Currently, the Human Fertilisation and Embryology Authority states that, because of the quantitatively small amount of mitochondrial DNA, egg donors “will not have any legal rights or responsibilities over the child and they remain anonymous”.
But will that be enough for a child who learns that they are a blend not of two but three individuals? For girls, they will face the fact their children, grandchildren, and so forth will inherit the mitochondrial DNA from the woman who donated her egg. Will the genetic presence of a third person impinge on the precious relationship between a child and its parents, or, indeed, between the parents themselves? Understanding the effects on these relationships is equally as relevant as understanding the safety and effectiveness of these technologies.
THE opportunities and challenges of assisted reproductive technologies are not going away. Infertility is rising globally: about one in six adults is affected in their lifetime. Consequently, an increasing number of families are having to make choices about the growing range of available interventions. These technologies raise complex questions about procreation and the nature and responsibilities of parenthood.

QUESTIONS TO ANSWER —
1. Copy the passage on assisted reproduction word for word, starting at "But will that" and ending at "of these technologies.".
2. According to the passage on assisted reproduction, what share of adults is affected by infertility in their lifetime?
3. Pick up the passage on assisted reproduction after its last sentence and continue it.

PROVIDED INFORMATION —
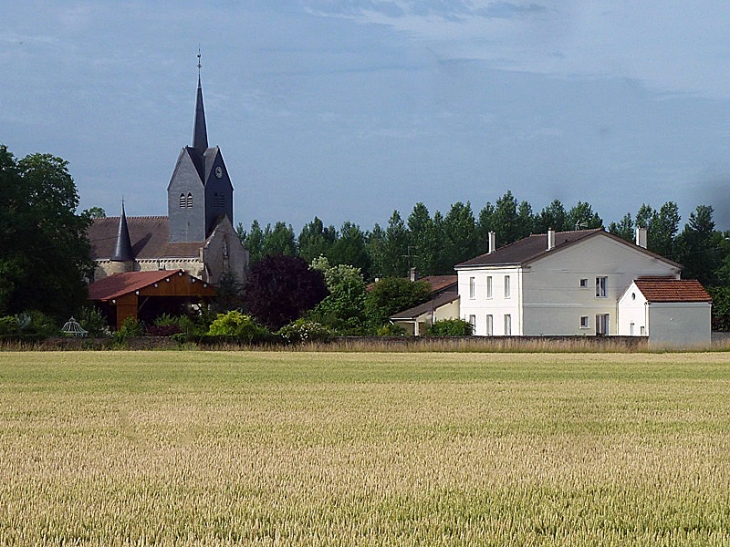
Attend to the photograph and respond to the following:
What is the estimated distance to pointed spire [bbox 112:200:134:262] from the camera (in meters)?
127

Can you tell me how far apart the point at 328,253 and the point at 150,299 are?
57418 millimetres

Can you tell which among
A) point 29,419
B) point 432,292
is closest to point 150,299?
point 432,292

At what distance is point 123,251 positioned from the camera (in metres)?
127

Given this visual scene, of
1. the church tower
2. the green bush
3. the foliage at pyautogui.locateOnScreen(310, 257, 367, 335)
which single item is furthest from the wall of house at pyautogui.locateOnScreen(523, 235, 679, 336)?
the church tower

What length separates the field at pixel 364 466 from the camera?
882 centimetres

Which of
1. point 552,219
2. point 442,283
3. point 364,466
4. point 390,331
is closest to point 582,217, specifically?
point 552,219

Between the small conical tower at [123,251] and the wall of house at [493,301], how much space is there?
53.9m

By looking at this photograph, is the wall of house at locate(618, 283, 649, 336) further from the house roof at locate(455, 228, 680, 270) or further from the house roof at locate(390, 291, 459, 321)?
the house roof at locate(390, 291, 459, 321)

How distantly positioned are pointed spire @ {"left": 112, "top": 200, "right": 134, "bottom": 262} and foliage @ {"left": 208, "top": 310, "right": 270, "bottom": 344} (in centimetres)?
6966

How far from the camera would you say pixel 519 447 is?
13734 millimetres

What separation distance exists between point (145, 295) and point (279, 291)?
10687 mm

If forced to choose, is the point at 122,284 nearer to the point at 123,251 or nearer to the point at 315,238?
the point at 123,251

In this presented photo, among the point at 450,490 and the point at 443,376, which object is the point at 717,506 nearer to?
the point at 450,490

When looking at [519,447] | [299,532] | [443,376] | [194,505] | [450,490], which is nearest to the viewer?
[299,532]
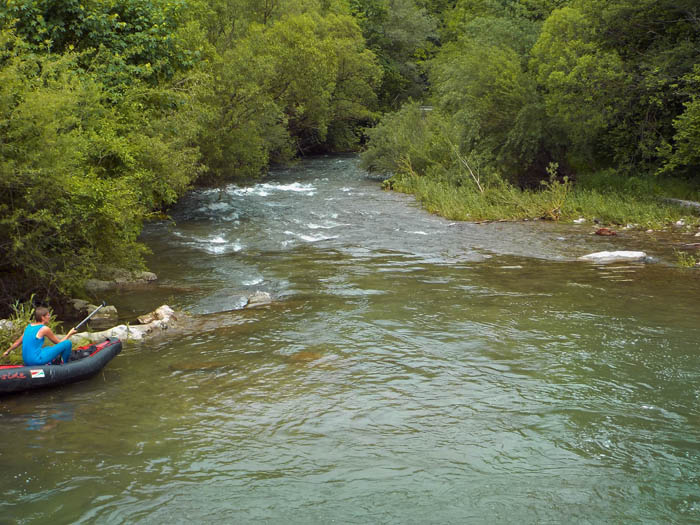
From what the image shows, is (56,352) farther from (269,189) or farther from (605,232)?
(269,189)

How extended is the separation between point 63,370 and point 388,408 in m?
4.22

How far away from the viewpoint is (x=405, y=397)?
8531 mm

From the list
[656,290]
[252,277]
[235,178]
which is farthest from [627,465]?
[235,178]

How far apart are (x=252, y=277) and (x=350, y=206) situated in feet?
35.1

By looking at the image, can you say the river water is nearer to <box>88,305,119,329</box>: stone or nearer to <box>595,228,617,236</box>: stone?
<box>88,305,119,329</box>: stone

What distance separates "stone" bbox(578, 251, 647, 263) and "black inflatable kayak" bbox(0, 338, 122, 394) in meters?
11.1

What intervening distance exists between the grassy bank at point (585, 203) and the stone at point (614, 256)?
4.12m

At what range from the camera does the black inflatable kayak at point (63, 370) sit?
8586 mm

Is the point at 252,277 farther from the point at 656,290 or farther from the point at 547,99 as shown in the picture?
the point at 547,99

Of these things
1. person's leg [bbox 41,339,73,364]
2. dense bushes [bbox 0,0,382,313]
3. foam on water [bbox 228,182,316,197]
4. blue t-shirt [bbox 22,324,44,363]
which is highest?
dense bushes [bbox 0,0,382,313]

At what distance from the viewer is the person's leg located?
891cm

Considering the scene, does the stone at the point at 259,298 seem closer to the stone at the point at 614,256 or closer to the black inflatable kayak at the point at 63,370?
the black inflatable kayak at the point at 63,370

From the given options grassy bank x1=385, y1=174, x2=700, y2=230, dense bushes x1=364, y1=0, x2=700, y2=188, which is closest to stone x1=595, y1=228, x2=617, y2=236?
grassy bank x1=385, y1=174, x2=700, y2=230

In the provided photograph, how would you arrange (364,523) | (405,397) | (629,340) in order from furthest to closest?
1. (629,340)
2. (405,397)
3. (364,523)
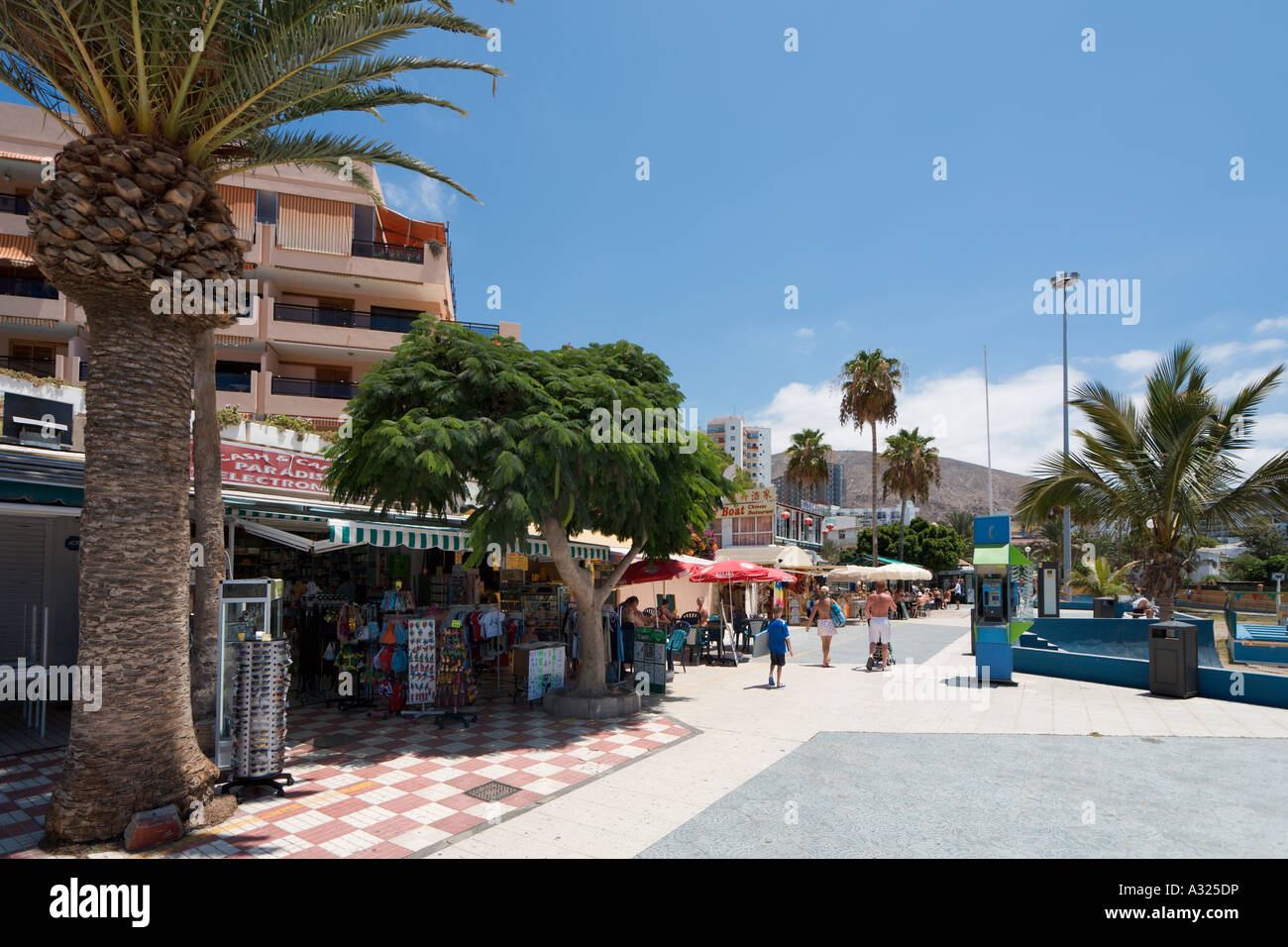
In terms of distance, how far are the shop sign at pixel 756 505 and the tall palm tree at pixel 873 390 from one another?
7.83 meters

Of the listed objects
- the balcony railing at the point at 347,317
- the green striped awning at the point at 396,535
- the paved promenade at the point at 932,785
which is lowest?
the paved promenade at the point at 932,785

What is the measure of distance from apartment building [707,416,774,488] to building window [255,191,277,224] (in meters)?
134

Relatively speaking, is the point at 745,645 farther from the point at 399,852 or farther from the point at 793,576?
the point at 399,852

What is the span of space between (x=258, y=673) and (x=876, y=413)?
3350 centimetres

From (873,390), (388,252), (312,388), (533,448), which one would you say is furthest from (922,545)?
(533,448)

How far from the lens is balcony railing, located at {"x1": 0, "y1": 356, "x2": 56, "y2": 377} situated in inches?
946

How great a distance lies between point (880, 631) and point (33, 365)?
1139 inches

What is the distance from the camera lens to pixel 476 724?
995cm

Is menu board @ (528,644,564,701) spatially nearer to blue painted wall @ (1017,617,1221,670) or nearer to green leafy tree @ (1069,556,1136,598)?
blue painted wall @ (1017,617,1221,670)

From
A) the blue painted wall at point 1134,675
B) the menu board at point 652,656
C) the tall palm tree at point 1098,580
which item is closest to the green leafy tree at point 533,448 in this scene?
the menu board at point 652,656

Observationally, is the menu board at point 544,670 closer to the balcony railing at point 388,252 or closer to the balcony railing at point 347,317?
the balcony railing at point 347,317

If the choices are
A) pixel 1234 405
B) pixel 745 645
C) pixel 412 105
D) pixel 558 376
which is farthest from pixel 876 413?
pixel 412 105

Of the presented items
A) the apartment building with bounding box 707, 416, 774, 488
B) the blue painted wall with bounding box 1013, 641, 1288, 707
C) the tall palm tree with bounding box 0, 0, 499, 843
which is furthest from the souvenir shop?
the apartment building with bounding box 707, 416, 774, 488

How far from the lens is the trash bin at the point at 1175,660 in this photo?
467 inches
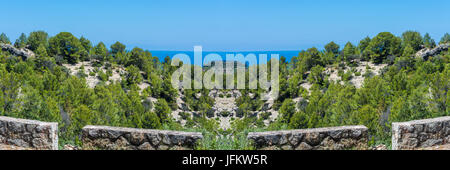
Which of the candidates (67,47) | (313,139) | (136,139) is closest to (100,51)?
(67,47)

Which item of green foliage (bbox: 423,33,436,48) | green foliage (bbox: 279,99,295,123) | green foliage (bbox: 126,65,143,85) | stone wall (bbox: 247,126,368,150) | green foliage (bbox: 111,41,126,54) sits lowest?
stone wall (bbox: 247,126,368,150)

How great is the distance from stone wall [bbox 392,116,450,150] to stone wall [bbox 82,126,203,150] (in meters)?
3.94

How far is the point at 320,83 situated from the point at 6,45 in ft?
98.7

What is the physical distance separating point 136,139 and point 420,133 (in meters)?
5.71

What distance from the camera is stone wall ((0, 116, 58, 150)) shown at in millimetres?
6746

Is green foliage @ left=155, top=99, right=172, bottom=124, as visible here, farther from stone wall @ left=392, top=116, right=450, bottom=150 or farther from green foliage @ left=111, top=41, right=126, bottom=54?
green foliage @ left=111, top=41, right=126, bottom=54

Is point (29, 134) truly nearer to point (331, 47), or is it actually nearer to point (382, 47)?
point (331, 47)

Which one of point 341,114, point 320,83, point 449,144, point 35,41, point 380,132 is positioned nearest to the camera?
point 449,144

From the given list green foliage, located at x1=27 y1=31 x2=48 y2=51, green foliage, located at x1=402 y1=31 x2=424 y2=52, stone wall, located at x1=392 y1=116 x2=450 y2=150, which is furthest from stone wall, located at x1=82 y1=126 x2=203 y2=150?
green foliage, located at x1=402 y1=31 x2=424 y2=52

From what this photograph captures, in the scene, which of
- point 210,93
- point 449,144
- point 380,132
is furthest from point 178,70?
point 449,144

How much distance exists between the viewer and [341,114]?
9.23m

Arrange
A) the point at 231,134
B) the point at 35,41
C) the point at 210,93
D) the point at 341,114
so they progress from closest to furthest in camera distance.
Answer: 1. the point at 231,134
2. the point at 341,114
3. the point at 210,93
4. the point at 35,41

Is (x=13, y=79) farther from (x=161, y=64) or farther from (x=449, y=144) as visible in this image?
(x=449, y=144)

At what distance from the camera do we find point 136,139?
20.8 feet
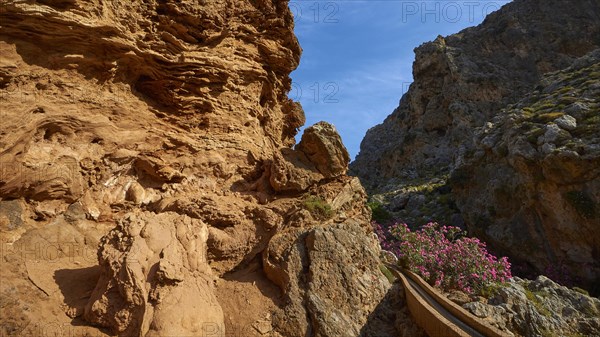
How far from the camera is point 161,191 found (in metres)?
11.0

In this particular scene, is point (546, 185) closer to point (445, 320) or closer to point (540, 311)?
point (540, 311)

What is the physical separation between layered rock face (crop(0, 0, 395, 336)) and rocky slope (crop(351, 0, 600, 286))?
2211 centimetres

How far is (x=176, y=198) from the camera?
1044cm

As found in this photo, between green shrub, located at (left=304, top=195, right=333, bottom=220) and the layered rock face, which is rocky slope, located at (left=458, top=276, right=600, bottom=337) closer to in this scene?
the layered rock face

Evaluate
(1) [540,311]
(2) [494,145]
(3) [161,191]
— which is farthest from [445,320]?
(2) [494,145]

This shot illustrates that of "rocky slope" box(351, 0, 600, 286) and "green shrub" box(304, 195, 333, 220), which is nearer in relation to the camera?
"green shrub" box(304, 195, 333, 220)

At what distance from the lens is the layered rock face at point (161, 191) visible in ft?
25.2

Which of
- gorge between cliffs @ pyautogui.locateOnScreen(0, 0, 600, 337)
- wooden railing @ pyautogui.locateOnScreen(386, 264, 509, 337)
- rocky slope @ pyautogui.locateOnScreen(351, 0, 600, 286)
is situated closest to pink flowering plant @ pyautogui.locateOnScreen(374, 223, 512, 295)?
gorge between cliffs @ pyautogui.locateOnScreen(0, 0, 600, 337)

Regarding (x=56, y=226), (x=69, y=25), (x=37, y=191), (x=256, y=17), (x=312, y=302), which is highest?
(x=256, y=17)

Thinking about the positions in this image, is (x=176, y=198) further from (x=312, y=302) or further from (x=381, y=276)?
(x=381, y=276)

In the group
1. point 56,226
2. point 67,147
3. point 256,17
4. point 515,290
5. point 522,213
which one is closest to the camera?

ANSWERS TO THE EXERCISES —
1.
But will that be enough for a child who learns that they are a blend not of two but three individuals? For girls, they will face the fact their children, grandchildren, and so forth will inherit the mitochondrial DNA from the woman who donated her egg. Will the genetic presence of a third person impinge on the precious relationship between a child and its parents, or, indeed, between the parents themselves? Understanding the effects on these relationships is equally as relevant as understanding the safety and effectiveness of these technologies.

2. About one in six adults.

3.
Specific examples include the status of the human embryo during IVF, genetic testing of embryos and foetuses to avoid having children with disability or to select “desirable” characteristics, and the use of donor sperm or eggs. Increasingly, church leaders will need to be aware of these topics and provide support. This implies the availability of relevant education and training, combining scientific, theological, and pastoral perspectives.
In the wider context, far greater debate is needed about the future applications of genetic and reproductive technologies. The Christian faith has much to offer, but, surely, Christians need to amplify its voice. While doing so, they can affirm the immense and equal value of every individual, made in the image of God; aspire to protect the weak and vulnerable; and strive to practise love of neighbour as self. These core beliefs and values should inform personal decision-making, besides driving a fresh public engagement in areas of science which will surely influence the future of humanity.
Dr Chris Wild is author of Unravelling DNA: Applying Christian values to a genetic age (GBJ Books, 2025).